* EXERCISE INSTRUCTIONS *
**a.** In the article on Manti Te'o's ESPN interview, where was the interview conducted?
**b.** Write a continuation of the article on Manti Te'o's ESPN interview, starting after its final sentence.

Te’o talks, but questions remain
Manti Te’o tried to put one of the strangest sports stories in memory behind him, insisting he was the target of an elaborate online hoax in which he fell for a fake woman created by pranksters, then admitting his own lies made the bizarre ordeal worse.
Whether his off-camera interview with ESPN was enough to demonstrate that the Notre Dame star linebacker was a victim in the scheme instead of a participant is still a question.
The most important judges of the All-American and Heisman Trophy finalist may be pro football teams. Te’o has finished his coursework at Notre Dame and is preparing for the NFL draft at a training facility in Florida, where the 21/2-hour interview was conducted late Friday night.
ESPN reporter Jeremy Schaap said that the 21-year-old Te’o answered all his questions in a calm voice, and tried to clear up the mysteries and inconsistencies of the case.
Among the highlights:
Te’o denied being in on the hoax. “No. Never,” he said. “I wasn’t faking it. I wasn’t part of this.”
Te’o provided a timeline and details of his relationship with Lennay Kekua, his virtual sweetheart, who went through an array of medical calamities before “dying” of Leukemia in September, just hours after Te’o got real news of his grandmother’s death.
He acknowledged that he lied to his father about meeting Kekua in person, then exacerbated the situation after her supposed death when he “tailored” his comments to reporters to make it sound as if their relationship was more than just phone calls and electronic messages.

* RECORD EXTRACTS *
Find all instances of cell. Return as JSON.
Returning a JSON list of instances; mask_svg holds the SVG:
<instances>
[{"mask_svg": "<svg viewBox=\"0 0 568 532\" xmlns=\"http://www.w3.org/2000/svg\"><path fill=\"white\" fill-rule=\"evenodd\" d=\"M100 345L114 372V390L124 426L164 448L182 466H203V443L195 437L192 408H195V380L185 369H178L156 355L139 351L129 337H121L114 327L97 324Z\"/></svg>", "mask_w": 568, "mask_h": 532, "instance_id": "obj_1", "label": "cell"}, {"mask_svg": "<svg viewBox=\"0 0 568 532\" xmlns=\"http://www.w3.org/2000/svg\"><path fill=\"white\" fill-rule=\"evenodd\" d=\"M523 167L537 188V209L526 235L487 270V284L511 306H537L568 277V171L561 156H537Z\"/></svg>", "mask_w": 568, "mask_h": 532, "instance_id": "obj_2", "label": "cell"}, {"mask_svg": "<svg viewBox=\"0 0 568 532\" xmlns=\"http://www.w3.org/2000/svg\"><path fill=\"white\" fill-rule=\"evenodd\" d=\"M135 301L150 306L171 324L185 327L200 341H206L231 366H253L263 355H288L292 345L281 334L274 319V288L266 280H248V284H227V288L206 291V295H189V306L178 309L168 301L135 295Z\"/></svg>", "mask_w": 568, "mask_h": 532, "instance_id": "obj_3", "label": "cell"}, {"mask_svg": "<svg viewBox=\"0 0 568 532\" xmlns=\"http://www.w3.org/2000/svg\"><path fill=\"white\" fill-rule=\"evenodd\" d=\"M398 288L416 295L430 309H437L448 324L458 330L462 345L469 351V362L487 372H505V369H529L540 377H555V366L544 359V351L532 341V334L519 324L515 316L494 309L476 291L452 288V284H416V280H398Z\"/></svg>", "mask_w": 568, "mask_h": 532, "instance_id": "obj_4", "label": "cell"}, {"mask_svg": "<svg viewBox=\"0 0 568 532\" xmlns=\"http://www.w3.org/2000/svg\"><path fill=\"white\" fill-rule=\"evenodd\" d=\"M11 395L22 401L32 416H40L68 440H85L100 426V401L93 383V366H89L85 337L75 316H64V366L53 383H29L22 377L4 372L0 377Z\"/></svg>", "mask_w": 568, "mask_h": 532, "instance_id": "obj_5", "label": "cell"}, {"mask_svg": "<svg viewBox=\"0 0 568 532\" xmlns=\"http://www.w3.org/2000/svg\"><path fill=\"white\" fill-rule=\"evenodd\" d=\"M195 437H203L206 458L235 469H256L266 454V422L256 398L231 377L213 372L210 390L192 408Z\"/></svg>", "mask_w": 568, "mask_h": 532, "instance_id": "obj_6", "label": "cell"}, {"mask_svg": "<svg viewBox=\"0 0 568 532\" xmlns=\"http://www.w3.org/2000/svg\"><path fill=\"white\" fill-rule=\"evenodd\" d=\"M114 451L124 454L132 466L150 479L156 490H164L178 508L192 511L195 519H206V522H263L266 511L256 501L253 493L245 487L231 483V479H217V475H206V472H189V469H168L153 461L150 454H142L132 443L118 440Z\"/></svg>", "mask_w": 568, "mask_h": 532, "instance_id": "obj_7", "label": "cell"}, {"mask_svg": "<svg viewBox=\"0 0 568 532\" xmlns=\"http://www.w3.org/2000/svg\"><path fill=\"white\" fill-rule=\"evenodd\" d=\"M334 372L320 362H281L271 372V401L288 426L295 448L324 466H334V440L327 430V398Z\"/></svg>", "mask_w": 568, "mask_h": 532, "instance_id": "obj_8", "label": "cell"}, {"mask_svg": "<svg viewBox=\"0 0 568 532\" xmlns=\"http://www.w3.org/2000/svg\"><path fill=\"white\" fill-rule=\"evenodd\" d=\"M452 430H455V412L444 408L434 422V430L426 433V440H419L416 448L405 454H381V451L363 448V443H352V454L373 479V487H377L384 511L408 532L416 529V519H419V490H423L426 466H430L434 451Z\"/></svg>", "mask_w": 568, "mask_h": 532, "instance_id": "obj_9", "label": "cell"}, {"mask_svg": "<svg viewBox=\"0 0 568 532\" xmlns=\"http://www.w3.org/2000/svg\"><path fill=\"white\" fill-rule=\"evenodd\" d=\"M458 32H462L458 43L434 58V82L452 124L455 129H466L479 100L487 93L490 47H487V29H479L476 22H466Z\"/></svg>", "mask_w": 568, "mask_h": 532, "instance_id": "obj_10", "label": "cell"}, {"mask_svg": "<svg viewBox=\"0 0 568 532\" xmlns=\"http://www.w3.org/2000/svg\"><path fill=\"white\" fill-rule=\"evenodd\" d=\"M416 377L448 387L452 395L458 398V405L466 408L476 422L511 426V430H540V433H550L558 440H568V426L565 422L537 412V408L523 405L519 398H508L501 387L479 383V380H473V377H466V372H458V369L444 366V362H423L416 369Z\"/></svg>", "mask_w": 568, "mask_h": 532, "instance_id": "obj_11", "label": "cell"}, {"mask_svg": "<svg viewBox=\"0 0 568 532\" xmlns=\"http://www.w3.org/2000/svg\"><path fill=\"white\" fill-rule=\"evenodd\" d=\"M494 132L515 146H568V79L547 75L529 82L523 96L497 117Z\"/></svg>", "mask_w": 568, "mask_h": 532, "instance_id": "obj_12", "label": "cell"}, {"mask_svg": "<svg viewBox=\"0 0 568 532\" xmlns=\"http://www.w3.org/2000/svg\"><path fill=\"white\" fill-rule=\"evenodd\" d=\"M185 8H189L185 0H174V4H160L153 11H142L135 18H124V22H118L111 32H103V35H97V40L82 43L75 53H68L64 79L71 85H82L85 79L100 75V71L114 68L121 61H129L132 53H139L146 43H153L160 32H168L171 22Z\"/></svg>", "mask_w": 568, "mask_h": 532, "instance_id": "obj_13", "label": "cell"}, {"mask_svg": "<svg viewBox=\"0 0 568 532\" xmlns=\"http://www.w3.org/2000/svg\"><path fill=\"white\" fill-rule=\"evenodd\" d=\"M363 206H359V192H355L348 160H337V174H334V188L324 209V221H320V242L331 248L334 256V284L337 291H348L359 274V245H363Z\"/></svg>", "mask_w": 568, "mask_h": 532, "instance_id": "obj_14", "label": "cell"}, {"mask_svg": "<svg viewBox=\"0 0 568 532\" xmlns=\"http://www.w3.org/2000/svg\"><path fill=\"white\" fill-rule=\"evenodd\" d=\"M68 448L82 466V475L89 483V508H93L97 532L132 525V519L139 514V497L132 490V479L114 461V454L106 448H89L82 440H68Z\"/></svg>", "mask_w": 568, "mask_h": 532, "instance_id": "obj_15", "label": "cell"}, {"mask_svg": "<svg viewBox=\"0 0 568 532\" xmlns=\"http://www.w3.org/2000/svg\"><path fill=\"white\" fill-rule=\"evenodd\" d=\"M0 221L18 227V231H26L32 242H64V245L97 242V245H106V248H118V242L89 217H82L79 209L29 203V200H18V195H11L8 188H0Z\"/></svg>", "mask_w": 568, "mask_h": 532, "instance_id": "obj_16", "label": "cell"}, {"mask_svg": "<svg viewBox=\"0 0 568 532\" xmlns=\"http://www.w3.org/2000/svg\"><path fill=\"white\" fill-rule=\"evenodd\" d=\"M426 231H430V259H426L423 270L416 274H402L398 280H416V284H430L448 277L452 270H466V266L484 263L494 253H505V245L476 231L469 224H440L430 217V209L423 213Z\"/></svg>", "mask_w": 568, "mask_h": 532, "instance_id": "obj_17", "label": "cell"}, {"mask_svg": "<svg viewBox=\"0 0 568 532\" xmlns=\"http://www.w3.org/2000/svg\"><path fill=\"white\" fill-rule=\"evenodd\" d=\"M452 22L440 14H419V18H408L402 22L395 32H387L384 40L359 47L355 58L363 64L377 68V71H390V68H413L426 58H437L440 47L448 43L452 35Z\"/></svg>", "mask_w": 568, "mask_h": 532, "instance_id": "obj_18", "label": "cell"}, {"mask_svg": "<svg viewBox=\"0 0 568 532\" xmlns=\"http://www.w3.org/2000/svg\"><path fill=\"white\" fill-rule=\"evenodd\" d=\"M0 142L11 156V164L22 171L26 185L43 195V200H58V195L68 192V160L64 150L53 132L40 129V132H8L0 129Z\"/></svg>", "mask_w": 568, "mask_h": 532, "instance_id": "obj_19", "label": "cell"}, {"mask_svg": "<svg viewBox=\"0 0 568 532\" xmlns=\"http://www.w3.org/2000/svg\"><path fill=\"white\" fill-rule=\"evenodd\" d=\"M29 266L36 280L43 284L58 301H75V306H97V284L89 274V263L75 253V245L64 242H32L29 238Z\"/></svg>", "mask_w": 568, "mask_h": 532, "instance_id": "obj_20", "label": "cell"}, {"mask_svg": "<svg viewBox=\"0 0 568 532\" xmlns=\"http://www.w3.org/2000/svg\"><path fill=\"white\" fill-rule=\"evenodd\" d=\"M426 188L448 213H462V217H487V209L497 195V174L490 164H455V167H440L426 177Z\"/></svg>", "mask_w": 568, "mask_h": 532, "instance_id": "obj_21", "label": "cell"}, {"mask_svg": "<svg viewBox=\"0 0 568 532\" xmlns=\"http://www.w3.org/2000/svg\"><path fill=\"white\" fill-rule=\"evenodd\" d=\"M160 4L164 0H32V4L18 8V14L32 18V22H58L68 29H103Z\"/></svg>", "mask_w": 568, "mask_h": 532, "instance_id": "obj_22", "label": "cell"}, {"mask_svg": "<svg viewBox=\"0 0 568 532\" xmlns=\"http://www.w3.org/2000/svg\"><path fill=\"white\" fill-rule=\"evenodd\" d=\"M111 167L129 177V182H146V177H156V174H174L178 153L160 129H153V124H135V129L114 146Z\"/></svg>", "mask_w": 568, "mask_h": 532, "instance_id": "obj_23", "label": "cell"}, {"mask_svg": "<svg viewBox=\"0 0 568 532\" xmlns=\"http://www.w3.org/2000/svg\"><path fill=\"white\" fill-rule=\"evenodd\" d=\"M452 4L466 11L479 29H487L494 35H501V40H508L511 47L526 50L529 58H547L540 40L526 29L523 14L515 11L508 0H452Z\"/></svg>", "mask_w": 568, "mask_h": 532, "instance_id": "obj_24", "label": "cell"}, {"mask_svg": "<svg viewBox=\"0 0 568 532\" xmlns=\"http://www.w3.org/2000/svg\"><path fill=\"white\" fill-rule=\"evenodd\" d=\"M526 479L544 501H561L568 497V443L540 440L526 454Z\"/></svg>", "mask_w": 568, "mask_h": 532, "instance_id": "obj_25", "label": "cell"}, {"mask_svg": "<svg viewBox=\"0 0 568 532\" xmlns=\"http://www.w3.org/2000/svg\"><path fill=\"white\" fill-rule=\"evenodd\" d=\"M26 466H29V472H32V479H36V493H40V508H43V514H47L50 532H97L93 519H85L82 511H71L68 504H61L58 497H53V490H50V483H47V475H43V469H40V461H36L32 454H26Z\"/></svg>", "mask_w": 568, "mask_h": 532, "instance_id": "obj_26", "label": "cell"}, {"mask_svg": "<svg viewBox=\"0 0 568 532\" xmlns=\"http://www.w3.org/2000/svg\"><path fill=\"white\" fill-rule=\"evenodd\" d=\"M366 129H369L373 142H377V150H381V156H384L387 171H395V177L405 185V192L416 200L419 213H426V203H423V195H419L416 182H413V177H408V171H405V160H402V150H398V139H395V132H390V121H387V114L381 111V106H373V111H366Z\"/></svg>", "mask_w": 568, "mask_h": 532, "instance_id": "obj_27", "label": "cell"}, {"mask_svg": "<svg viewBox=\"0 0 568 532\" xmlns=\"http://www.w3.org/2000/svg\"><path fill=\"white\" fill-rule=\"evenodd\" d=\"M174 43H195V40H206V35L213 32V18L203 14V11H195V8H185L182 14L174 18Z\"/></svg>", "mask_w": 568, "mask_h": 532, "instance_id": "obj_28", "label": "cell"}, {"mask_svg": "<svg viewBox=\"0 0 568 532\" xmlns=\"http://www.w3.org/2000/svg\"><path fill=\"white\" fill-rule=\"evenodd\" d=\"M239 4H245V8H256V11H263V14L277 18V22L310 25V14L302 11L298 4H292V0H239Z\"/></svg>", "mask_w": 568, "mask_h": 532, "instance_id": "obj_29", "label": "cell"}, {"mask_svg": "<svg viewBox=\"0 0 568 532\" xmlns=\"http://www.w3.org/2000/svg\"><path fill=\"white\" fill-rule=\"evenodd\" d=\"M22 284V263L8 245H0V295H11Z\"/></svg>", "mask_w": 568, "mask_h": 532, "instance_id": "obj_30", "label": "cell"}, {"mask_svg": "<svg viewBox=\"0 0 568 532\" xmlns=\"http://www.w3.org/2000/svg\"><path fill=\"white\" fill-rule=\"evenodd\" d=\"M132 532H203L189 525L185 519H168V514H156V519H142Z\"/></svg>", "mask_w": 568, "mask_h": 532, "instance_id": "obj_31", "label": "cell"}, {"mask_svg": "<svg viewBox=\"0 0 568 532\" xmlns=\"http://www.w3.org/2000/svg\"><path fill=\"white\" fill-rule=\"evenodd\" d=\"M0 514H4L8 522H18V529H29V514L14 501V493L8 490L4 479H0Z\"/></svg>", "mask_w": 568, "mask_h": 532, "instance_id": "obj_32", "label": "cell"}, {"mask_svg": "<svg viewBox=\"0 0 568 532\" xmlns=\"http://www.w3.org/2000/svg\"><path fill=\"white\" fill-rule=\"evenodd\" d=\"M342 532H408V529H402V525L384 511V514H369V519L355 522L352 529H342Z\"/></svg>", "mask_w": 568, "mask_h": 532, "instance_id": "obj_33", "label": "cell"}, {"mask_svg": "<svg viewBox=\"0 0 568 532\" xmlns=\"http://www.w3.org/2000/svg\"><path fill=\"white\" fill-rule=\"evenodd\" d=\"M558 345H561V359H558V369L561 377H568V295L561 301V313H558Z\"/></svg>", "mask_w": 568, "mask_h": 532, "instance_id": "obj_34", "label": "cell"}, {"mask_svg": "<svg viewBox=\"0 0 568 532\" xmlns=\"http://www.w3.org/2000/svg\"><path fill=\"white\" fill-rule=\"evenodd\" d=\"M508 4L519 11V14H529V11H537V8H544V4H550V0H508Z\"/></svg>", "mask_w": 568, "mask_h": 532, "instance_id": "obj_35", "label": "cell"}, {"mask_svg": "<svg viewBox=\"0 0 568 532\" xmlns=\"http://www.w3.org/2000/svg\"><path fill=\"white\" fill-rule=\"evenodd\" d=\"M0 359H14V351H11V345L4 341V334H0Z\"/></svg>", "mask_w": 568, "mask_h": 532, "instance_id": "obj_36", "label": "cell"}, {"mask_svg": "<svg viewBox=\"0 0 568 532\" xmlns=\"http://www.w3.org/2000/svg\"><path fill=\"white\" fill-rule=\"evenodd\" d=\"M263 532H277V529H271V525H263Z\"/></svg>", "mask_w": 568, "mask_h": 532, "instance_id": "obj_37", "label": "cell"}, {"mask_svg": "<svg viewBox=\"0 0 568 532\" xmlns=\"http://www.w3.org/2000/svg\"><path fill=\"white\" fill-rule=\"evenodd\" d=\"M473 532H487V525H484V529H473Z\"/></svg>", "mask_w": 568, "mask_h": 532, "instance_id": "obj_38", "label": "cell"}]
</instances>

* PER-TASK OUTPUTS *
**a.** At a training facility in Florida, where Te'o is preparing for the NFL draft.

**b.**
“I even knew, that it was crazy that I was with somebody that I didn’t meet, and that alone — people find out that this girl who died, I was so invested in, I didn’t meet her, as well,” Te’o said. “So I kind of tailored my stories to have people think that, yeah, he met her before she passed away, so that people wouldn’t think that I was some crazy dude.”
In the same part of the conversation, Te’o said: “Out of this whole thing, that is my biggest regret. And that is the biggest, I think, that’s from my point of view, that is a mistake I made.”
He detailed the confusing phone conversation he had on Dec. 6, when the woman who was posing as Kekua contacted him and told him one last hard-to-believe story about how she had to fake her own death to evade drug dealers. Te’o said it left him piecing together what exactly was going on over the next few days, when he was bouncing from interview to interview while taking part in the Heisman Trophy ceremony in New York on Dec. 8 and another awards dinner in Los Angeles the next night. He mentioned his girlfriend in interviews at least three times over that period.